[Dataset]
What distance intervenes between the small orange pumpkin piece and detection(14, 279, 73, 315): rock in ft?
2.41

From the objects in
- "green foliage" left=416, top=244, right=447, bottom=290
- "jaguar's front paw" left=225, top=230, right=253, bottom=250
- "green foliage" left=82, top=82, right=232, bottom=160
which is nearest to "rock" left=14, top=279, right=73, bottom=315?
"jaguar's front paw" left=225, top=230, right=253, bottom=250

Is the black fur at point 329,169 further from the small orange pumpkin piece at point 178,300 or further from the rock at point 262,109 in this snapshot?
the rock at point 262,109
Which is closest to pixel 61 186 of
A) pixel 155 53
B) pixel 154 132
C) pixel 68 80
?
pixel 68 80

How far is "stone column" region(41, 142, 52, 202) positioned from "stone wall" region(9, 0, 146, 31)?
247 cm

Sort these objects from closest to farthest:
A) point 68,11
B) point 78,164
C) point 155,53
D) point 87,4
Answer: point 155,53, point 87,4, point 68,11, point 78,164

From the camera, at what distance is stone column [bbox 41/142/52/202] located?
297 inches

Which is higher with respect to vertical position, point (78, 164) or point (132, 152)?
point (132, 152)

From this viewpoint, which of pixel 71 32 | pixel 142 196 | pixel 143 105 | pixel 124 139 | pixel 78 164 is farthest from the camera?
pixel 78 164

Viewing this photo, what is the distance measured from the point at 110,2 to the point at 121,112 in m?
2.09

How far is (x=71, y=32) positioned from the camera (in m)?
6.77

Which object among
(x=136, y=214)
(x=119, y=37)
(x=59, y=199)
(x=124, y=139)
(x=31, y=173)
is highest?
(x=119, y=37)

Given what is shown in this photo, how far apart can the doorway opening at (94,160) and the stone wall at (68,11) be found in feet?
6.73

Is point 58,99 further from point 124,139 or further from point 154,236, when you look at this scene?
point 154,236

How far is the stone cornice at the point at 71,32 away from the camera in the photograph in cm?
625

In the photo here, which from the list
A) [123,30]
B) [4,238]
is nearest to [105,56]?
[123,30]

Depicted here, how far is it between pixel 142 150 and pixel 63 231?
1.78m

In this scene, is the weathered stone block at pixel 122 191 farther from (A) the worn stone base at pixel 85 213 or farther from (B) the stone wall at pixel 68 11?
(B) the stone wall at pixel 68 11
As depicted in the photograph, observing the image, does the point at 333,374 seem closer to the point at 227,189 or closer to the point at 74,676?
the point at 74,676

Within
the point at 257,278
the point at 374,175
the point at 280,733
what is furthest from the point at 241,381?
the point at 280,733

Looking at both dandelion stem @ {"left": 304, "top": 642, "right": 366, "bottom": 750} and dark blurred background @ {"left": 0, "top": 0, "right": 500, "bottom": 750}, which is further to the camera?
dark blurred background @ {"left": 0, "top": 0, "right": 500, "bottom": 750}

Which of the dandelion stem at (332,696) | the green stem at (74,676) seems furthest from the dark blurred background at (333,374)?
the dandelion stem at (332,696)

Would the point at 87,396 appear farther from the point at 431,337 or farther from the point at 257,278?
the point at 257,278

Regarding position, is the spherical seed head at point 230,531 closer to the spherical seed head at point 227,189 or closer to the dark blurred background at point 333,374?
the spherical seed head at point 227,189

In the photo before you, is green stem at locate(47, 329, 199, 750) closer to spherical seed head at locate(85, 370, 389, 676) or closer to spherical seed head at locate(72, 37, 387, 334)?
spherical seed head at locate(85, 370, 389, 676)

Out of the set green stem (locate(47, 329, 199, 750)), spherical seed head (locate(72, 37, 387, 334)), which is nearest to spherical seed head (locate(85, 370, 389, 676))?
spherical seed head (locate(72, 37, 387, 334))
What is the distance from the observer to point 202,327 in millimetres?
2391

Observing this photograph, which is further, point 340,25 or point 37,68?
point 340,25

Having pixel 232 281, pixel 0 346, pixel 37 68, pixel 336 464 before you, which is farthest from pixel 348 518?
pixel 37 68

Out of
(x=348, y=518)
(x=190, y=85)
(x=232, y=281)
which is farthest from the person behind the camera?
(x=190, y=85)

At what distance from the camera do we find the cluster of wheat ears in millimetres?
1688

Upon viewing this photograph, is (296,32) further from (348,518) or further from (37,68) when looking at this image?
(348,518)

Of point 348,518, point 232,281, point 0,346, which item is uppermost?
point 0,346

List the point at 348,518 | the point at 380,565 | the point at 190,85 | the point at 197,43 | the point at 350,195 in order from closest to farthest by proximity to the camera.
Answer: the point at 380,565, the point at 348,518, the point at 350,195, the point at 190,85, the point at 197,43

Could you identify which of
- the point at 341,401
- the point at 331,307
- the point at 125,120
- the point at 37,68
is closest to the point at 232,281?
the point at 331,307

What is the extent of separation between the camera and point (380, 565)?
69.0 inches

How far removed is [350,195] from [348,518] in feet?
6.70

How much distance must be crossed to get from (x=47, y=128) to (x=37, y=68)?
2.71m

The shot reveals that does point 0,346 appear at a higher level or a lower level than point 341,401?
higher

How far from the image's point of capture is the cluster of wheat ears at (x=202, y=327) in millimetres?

[What you will do] Reproduce all of the material with "stone column" replaced by "stone pillar" and nothing else changed.

[Exercise result]
What distance intervenes between the small orange pumpkin piece and detection(14, 279, 73, 315): rock in ft?
2.41

From the objects in
- "green foliage" left=416, top=244, right=447, bottom=290
- "jaguar's front paw" left=225, top=230, right=253, bottom=250
- "green foliage" left=82, top=82, right=232, bottom=160
which is nearest to "rock" left=14, top=279, right=73, bottom=315?
"jaguar's front paw" left=225, top=230, right=253, bottom=250

Is the black fur at point 329,169 further from the small orange pumpkin piece at point 178,300 or further from the rock at point 262,109 in this snapshot?
the rock at point 262,109
Which is closest to pixel 61 186 of
A) pixel 155 53
B) pixel 154 132
C) pixel 68 80
?
pixel 68 80

How far is "stone pillar" region(41, 142, 52, 202) positioned from "stone wall" region(9, 0, 146, 31)?
247 cm

Sort these objects from closest to farthest:
A) point 68,11
B) point 78,164
C) point 155,53
D) point 87,4
Answer: point 155,53, point 87,4, point 68,11, point 78,164

From the camera, at what distance is stone pillar [bbox 41/142/52/202] located?
297 inches

Which is higher with respect to vertical position, point (78, 164) or point (132, 152)?
point (132, 152)

From this viewpoint, which of pixel 71 32 | pixel 142 196 | pixel 143 105 | pixel 124 139 | pixel 78 164 is farthest from the camera?
pixel 78 164

Viewing this photo, what is the distance measured from the point at 110,2 to the point at 121,112 in m?
2.09

How far is (x=71, y=32) positioned from the camera (in m)?
6.77

Which object among
(x=136, y=214)
(x=119, y=37)
(x=59, y=199)
(x=124, y=139)
(x=31, y=173)
is highest?
(x=119, y=37)

Given what is shown in this photo, how far apart can the doorway opening at (94,160) and the stone wall at (68,11) be found in feet?
6.73

Is point 58,99 further from point 124,139 or further from point 154,236, when you look at this scene?
point 154,236

How far is the stone cornice at the point at 71,32 away from the camera in the photograph in cm?
625

In the photo here, which from the list
A) [123,30]
B) [4,238]
is nearest to [105,56]?
[123,30]

Depicted here, how far is it between pixel 142 150 and pixel 63 231?
1.78m

In this scene, is the weathered stone block at pixel 122 191 farther from (A) the worn stone base at pixel 85 213 or farther from (B) the stone wall at pixel 68 11?
(B) the stone wall at pixel 68 11
As depicted in the photograph, observing the image, does the point at 333,374 seem closer to the point at 227,189 or closer to the point at 74,676?
the point at 74,676

Within
the point at 257,278
the point at 374,175
the point at 280,733
what is furthest from the point at 241,381?
the point at 280,733

Looking at both dandelion stem @ {"left": 304, "top": 642, "right": 366, "bottom": 750} and dark blurred background @ {"left": 0, "top": 0, "right": 500, "bottom": 750}, which is further to the camera?
dark blurred background @ {"left": 0, "top": 0, "right": 500, "bottom": 750}

Which of the dandelion stem at (332,696) | the green stem at (74,676) seems furthest from the dark blurred background at (333,374)?
the dandelion stem at (332,696)

Would the point at 87,396 appear farther from the point at 431,337 or farther from the point at 257,278?
the point at 257,278

Regarding position, is the spherical seed head at point 230,531 closer to the spherical seed head at point 227,189 or closer to the dark blurred background at point 333,374?
the spherical seed head at point 227,189

In the photo before you, is green stem at locate(47, 329, 199, 750) closer to spherical seed head at locate(85, 370, 389, 676) or closer to spherical seed head at locate(72, 37, 387, 334)?
spherical seed head at locate(85, 370, 389, 676)

Out of the set green stem (locate(47, 329, 199, 750)), spherical seed head (locate(72, 37, 387, 334)), which is nearest to spherical seed head (locate(85, 370, 389, 676))?
spherical seed head (locate(72, 37, 387, 334))
What is the distance from the observer to point 202,327 in millimetres?
2391

Observing this photograph, which is further, point 340,25 or point 37,68?
point 340,25

Having pixel 232 281, pixel 0 346, pixel 37 68, pixel 336 464 before you, which is farthest from pixel 348 518?
pixel 37 68

Out of
(x=348, y=518)
(x=190, y=85)
(x=232, y=281)
which is farthest from the person behind the camera?
(x=190, y=85)

At what distance from the camera do we find the cluster of wheat ears in millimetres?
1688

Upon viewing this photograph, is (296,32) further from (348,518) or further from (37,68) when looking at this image?
(348,518)

Of point 348,518, point 232,281, point 0,346, which item is uppermost?
point 0,346

List the point at 348,518 | the point at 380,565 | the point at 190,85 | the point at 197,43 | the point at 350,195 in order from closest to farthest by proximity to the camera.
Answer: the point at 380,565, the point at 348,518, the point at 350,195, the point at 190,85, the point at 197,43

Could you identify which of
- the point at 341,401
- the point at 331,307
- the point at 125,120
- the point at 37,68
is closest to the point at 232,281?
the point at 331,307

What is the extent of separation between the camera and point (380, 565)?
69.0 inches

How far removed is [350,195] from [348,518] in feet?
6.70

How much distance must be crossed to get from (x=47, y=128) to (x=37, y=68)?
2.71m

The shot reveals that does point 0,346 appear at a higher level or a lower level than point 341,401?
higher

How far from the image's point of capture is the cluster of wheat ears at (x=202, y=327) in millimetres?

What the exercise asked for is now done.